◆ Problem
What is needed is an exact copy of every entry below, with the pictures left out.

◆ Given data
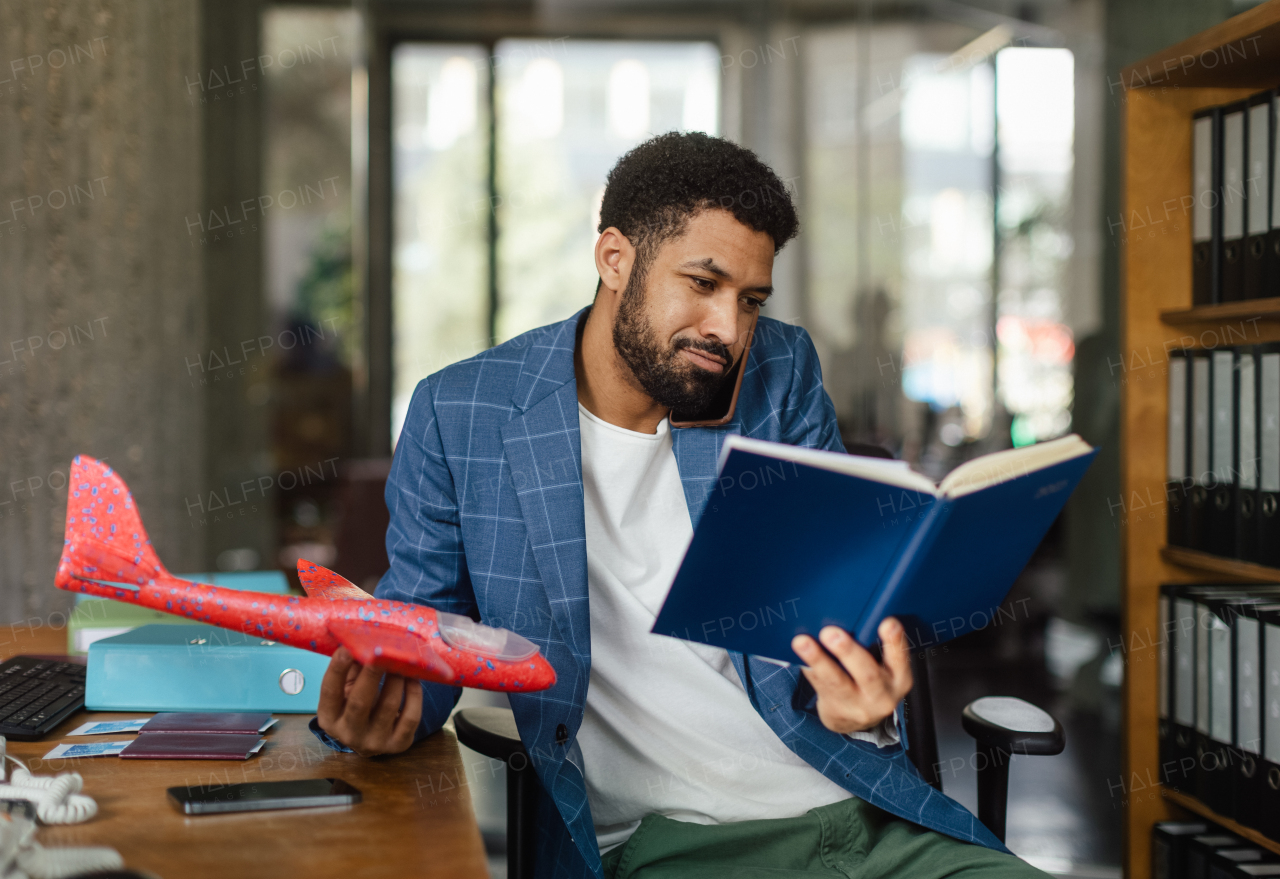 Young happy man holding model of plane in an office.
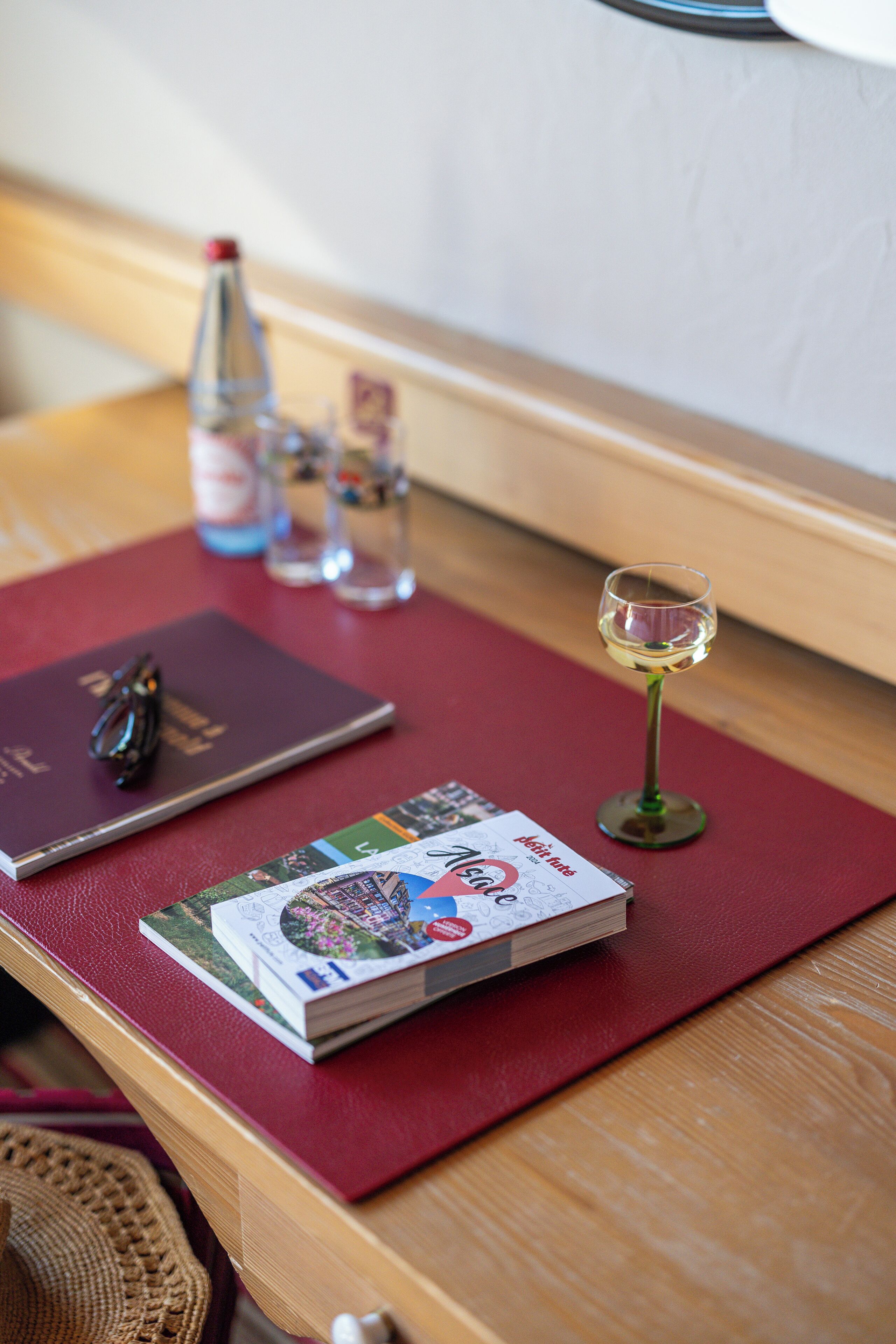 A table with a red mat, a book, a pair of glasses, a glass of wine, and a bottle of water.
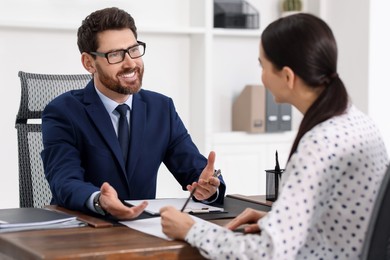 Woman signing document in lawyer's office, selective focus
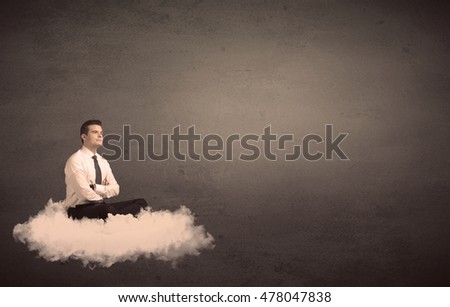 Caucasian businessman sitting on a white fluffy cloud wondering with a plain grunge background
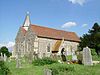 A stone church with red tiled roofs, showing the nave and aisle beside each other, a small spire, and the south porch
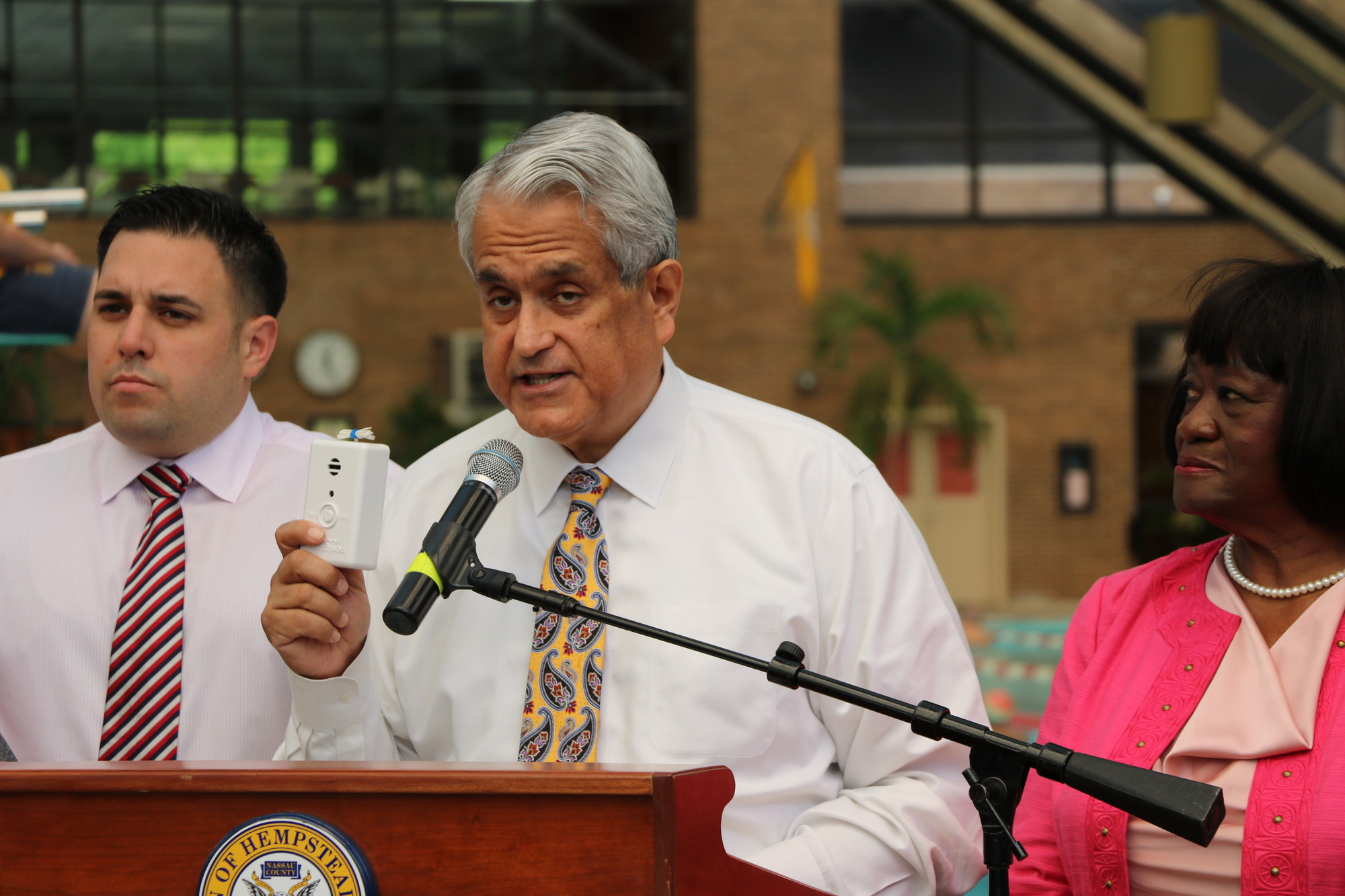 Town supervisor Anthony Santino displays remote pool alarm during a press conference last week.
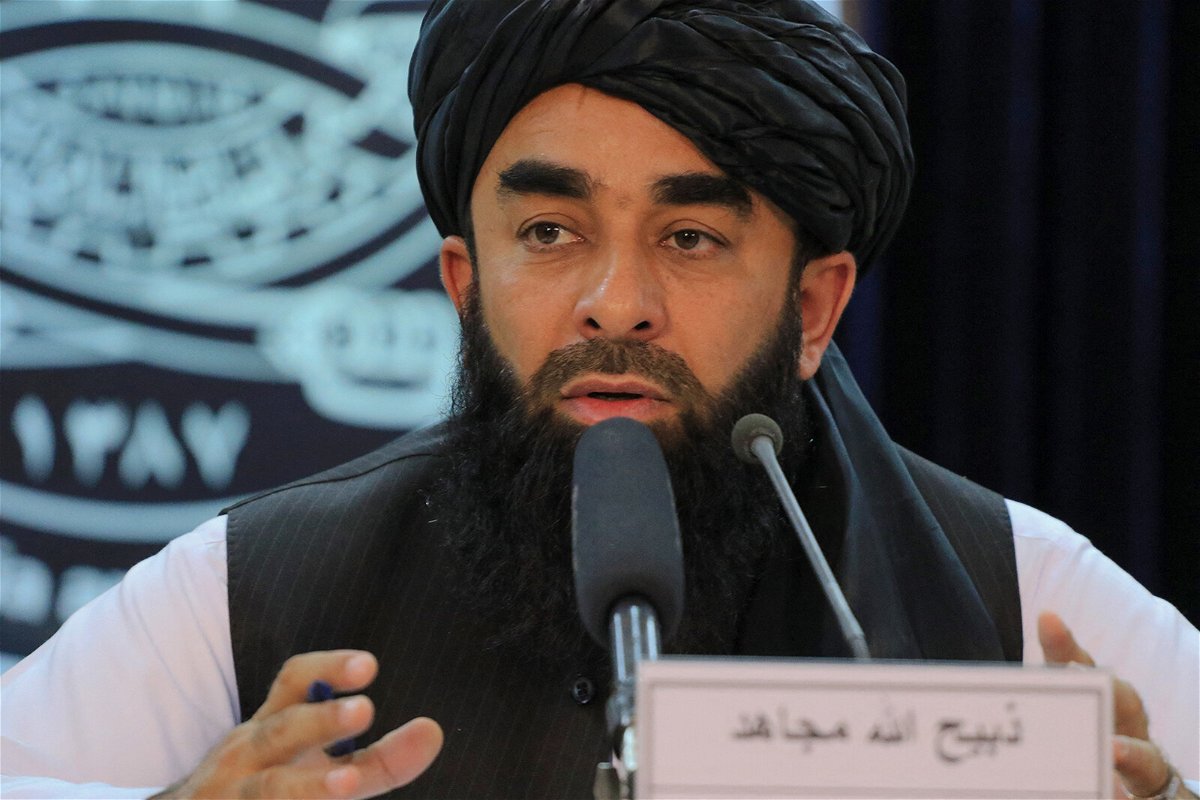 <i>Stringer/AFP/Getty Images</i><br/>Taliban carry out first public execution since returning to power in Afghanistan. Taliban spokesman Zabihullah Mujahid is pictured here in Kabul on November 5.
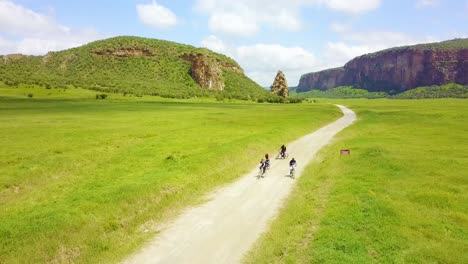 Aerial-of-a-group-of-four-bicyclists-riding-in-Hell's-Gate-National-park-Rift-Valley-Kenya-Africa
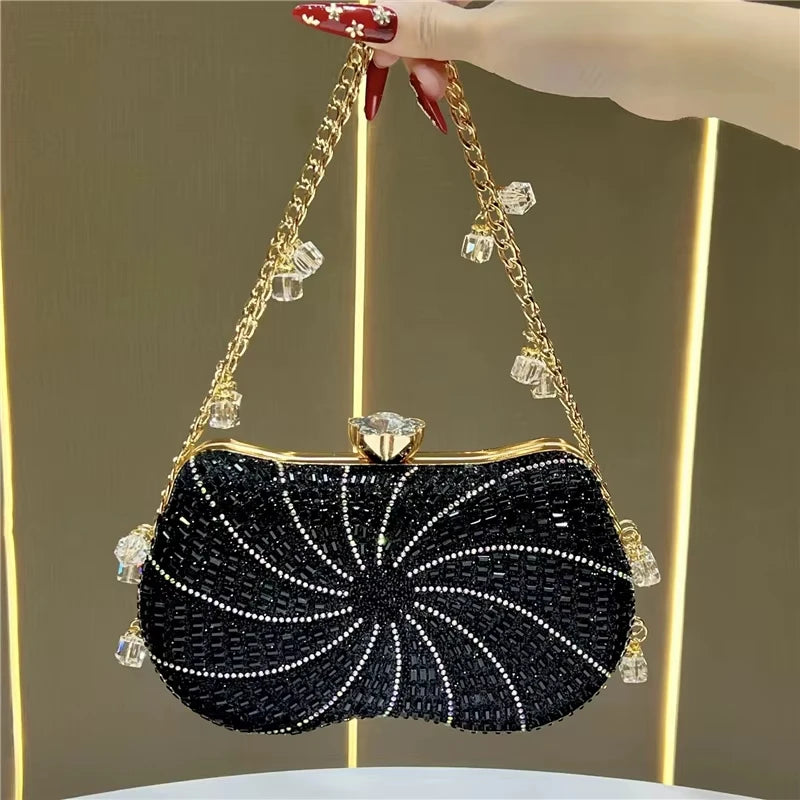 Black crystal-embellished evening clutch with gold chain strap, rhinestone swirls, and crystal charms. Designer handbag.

◆ Exercise output
 Young happy man holding model of plane in an office.
 A table with a red mat, a book, a pair of glasses, a glass of wine, and a bottle of water.
 Woman signing document in lawyer's office, selective focus
 Caucasian businessman sitting on a white fluffy cloud wondering with a plain grunge background
 A stone church with red tiled roofs, showing the nave and aisle beside each other, a small spire, and the south porch
 Town supervisor Anthony Santino displays remote pool alarm during a press conference last week.
 <i>Stringer/AFP/Getty Images</i><br/>Taliban carry out first public execution since returning to power in Afghanistan. Taliban spokesman Zabihullah Mujahid is pictured here in Kabul on November 5.
 Aerial-of-a-group-of-four-bicyclists-riding-in-Hell's-Gate-National-park-Rift-Valley-Kenya-Africa
 Black crystal-embellished evening clutch with gold chain strap, rhinestone swirls, and crystal charms. Designer handbag.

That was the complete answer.